§ Problem to solve:
Set down each line of the listing below exactly as it is written.

§ Dataset entries:
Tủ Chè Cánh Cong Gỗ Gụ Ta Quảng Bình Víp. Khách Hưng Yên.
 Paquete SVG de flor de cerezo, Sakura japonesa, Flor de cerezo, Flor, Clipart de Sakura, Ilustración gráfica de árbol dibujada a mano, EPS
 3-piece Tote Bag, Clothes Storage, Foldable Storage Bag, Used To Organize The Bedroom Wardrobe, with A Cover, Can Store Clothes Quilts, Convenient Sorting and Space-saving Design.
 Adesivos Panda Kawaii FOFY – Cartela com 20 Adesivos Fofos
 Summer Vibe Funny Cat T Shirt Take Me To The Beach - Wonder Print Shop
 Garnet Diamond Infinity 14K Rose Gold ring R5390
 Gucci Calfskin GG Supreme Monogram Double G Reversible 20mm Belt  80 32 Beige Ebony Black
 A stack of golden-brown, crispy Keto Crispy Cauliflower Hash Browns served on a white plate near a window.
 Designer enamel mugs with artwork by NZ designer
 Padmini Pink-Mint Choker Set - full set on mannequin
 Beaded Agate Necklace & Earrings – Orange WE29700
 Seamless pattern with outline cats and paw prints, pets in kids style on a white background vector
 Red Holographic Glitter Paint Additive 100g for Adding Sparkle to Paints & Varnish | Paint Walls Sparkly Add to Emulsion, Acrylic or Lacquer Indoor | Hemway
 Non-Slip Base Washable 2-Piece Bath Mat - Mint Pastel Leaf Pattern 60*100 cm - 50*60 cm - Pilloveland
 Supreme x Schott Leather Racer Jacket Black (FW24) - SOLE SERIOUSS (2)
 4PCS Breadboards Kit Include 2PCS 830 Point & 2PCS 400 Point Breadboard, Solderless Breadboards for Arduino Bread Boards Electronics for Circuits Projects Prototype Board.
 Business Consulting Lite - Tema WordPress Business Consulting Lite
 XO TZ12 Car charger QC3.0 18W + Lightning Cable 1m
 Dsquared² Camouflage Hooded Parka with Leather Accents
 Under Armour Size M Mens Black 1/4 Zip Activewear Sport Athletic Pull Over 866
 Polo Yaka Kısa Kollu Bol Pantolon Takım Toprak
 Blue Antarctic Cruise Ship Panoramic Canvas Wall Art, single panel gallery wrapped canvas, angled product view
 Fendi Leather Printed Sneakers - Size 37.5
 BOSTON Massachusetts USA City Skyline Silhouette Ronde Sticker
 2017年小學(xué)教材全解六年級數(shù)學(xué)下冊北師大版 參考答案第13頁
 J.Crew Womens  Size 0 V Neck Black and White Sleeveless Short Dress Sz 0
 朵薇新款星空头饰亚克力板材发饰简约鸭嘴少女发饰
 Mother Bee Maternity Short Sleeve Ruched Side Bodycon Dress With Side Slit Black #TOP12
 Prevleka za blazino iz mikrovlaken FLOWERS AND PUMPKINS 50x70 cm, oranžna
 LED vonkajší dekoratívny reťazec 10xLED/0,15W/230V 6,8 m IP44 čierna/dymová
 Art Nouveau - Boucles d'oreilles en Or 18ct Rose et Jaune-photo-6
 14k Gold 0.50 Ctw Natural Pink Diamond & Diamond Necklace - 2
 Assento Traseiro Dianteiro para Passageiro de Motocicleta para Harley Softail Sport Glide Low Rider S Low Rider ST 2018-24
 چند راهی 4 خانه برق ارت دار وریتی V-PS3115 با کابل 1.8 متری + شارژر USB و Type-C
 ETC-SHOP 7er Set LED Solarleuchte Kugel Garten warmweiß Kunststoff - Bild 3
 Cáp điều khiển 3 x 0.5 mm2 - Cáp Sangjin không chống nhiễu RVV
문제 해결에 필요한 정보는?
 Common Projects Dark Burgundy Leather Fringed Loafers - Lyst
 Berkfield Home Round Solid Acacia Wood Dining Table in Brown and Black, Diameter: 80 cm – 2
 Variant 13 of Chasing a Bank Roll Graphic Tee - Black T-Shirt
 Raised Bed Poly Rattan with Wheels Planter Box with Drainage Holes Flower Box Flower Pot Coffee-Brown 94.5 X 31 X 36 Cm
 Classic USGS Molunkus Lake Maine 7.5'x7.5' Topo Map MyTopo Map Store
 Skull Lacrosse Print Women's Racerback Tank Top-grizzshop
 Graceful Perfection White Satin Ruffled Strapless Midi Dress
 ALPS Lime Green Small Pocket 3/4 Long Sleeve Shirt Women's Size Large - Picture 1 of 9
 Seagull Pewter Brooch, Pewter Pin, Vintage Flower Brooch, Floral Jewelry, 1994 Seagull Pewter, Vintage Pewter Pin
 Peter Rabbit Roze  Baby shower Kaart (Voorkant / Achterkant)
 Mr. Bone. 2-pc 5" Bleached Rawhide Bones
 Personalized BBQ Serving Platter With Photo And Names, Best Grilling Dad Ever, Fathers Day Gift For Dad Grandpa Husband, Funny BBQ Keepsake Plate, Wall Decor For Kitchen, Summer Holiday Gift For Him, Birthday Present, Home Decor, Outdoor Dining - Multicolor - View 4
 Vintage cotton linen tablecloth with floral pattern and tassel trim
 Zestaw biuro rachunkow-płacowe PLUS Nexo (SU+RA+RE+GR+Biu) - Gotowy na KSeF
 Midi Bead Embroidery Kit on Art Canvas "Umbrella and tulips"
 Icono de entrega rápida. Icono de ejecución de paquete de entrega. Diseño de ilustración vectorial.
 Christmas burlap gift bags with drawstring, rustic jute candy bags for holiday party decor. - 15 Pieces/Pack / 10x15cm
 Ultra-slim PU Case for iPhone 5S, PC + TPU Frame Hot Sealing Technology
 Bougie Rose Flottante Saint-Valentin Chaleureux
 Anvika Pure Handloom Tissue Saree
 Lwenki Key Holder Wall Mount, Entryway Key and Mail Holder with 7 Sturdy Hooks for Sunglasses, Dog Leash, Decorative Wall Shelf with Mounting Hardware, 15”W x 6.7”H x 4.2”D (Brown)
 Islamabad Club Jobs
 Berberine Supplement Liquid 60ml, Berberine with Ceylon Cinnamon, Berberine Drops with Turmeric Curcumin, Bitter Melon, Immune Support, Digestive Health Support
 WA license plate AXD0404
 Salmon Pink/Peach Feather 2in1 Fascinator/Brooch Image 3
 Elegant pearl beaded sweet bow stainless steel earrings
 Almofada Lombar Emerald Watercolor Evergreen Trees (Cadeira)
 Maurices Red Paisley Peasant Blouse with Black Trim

§ Response:
Tủ Chè Cánh Cong Gỗ Gụ Ta Quảng Bình Víp. Khách Hưng Yên.
 Paquete SVG de flor de cerezo, Sakura japonesa, Flor de cerezo, Flor, Clipart de Sakura, Ilustración gráfica de árbol dibujada a mano, EPS
 3-piece Tote Bag, Clothes Storage, Foldable Storage Bag, Used To Organize The Bedroom Wardrobe, with A Cover, Can Store Clothes Quilts, Convenient Sorting and Space-saving Design.
 Adesivos Panda Kawaii FOFY – Cartela com 20 Adesivos Fofos
 Summer Vibe Funny Cat T Shirt Take Me To The Beach - Wonder Print Shop
 Garnet Diamond Infinity 14K Rose Gold ring R5390
 Gucci Calfskin GG Supreme Monogram Double G Reversible 20mm Belt  80 32 Beige Ebony Black
 A stack of golden-brown, crispy Keto Crispy Cauliflower Hash Browns served on a white plate near a window.
 Designer enamel mugs with artwork by NZ designer
 Padmini Pink-Mint Choker Set - full set on mannequin
 Beaded Agate Necklace & Earrings – Orange WE29700
 Seamless pattern with outline cats and paw prints, pets in kids style on a white background vector
 Red Holographic Glitter Paint Additive 100g for Adding Sparkle to Paints & Varnish | Paint Walls Sparkly Add to Emulsion, Acrylic or Lacquer Indoor | Hemway
 Non-Slip Base Washable 2-Piece Bath Mat - Mint Pastel Leaf Pattern 60*100 cm - 50*60 cm - Pilloveland
 Supreme x Schott Leather Racer Jacket Black (FW24) - SOLE SERIOUSS (2)
 4PCS Breadboards Kit Include 2PCS 830 Point & 2PCS 400 Point Breadboard, Solderless Breadboards for Arduino Bread Boards Electronics for Circuits Projects Prototype Board.
 Business Consulting Lite - Tema WordPress Business Consulting Lite
 XO TZ12 Car charger QC3.0 18W + Lightning Cable 1m
 Dsquared² Camouflage Hooded Parka with Leather Accents
 Under Armour Size M Mens Black 1/4 Zip Activewear Sport Athletic Pull Over 866
 Polo Yaka Kısa Kollu Bol Pantolon Takım Toprak
 Blue Antarctic Cruise Ship Panoramic Canvas Wall Art, single panel gallery wrapped canvas, angled product view
 Fendi Leather Printed Sneakers - Size 37.5
 BOSTON Massachusetts USA City Skyline Silhouette Ronde Sticker
 2017年小學(xué)教材全解六年級數(shù)學(xué)下冊北師大版 參考答案第13頁
 J.Crew Womens  Size 0 V Neck Black and White Sleeveless Short Dress Sz 0
 朵薇新款星空头饰亚克力板材发饰简约鸭嘴少女发饰
 Mother Bee Maternity Short Sleeve Ruched Side Bodycon Dress With Side Slit Black #TOP12
 Prevleka za blazino iz mikrovlaken FLOWERS AND PUMPKINS 50x70 cm, oranžna
 LED vonkajší dekoratívny reťazec 10xLED/0,15W/230V 6,8 m IP44 čierna/dymová
 Art Nouveau - Boucles d'oreilles en Or 18ct Rose et Jaune-photo-6
 14k Gold 0.50 Ctw Natural Pink Diamond & Diamond Necklace - 2
 Assento Traseiro Dianteiro para Passageiro de Motocicleta para Harley Softail Sport Glide Low Rider S Low Rider ST 2018-24
 چند راهی 4 خانه برق ارت دار وریتی V-PS3115 با کابل 1.8 متری + شارژر USB و Type-C
 ETC-SHOP 7er Set LED Solarleuchte Kugel Garten warmweiß Kunststoff - Bild 3
 Cáp điều khiển 3 x 0.5 mm2 - Cáp Sangjin không chống nhiễu RVV
문제 해결에 필요한 정보는?
 Common Projects Dark Burgundy Leather Fringed Loafers - Lyst
 Berkfield Home Round Solid Acacia Wood Dining Table in Brown and Black, Diameter: 80 cm – 2
 Variant 13 of Chasing a Bank Roll Graphic Tee - Black T-Shirt
 Raised Bed Poly Rattan with Wheels Planter Box with Drainage Holes Flower Box Flower Pot Coffee-Brown 94.5 X 31 X 36 Cm
 Classic USGS Molunkus Lake Maine 7.5'x7.5' Topo Map MyTopo Map Store
 Skull Lacrosse Print Women's Racerback Tank Top-grizzshop
 Graceful Perfection White Satin Ruffled Strapless Midi Dress
 ALPS Lime Green Small Pocket 3/4 Long Sleeve Shirt Women's Size Large - Picture 1 of 9
 Seagull Pewter Brooch, Pewter Pin, Vintage Flower Brooch, Floral Jewelry, 1994 Seagull Pewter, Vintage Pewter Pin
 Peter Rabbit Roze  Baby shower Kaart (Voorkant / Achterkant)
 Mr. Bone. 2-pc 5" Bleached Rawhide Bones
 Personalized BBQ Serving Platter With Photo And Names, Best Grilling Dad Ever, Fathers Day Gift For Dad Grandpa Husband, Funny BBQ Keepsake Plate, Wall Decor For Kitchen, Summer Holiday Gift For Him, Birthday Present, Home Decor, Outdoor Dining - Multicolor - View 4
 Vintage cotton linen tablecloth with floral pattern and tassel trim
 Zestaw biuro rachunkow-płacowe PLUS Nexo (SU+RA+RE+GR+Biu) - Gotowy na KSeF
 Midi Bead Embroidery Kit on Art Canvas "Umbrella and tulips"
 Icono de entrega rápida. Icono de ejecución de paquete de entrega. Diseño de ilustración vectorial.
 Christmas burlap gift bags with drawstring, rustic jute candy bags for holiday party decor. - 15 Pieces/Pack / 10x15cm
 Ultra-slim PU Case for iPhone 5S, PC + TPU Frame Hot Sealing Technology
 Bougie Rose Flottante Saint-Valentin Chaleureux
 Anvika Pure Handloom Tissue Saree
 Lwenki Key Holder Wall Mount, Entryway Key and Mail Holder with 7 Sturdy Hooks for Sunglasses, Dog Leash, Decorative Wall Shelf with Mounting Hardware, 15”W x 6.7”H x 4.2”D (Brown)
 Islamabad Club Jobs
 Berberine Supplement Liquid 60ml, Berberine with Ceylon Cinnamon, Berberine Drops with Turmeric Curcumin, Bitter Melon, Immune Support, Digestive Health Support
 WA license plate AXD0404
 Salmon Pink/Peach Feather 2in1 Fascinator/Brooch Image 3
 Elegant pearl beaded sweet bow stainless steel earrings
 Almofada Lombar Emerald Watercolor Evergreen Trees (Cadeira)
 Maurices Red Paisley Peasant Blouse with Black Trim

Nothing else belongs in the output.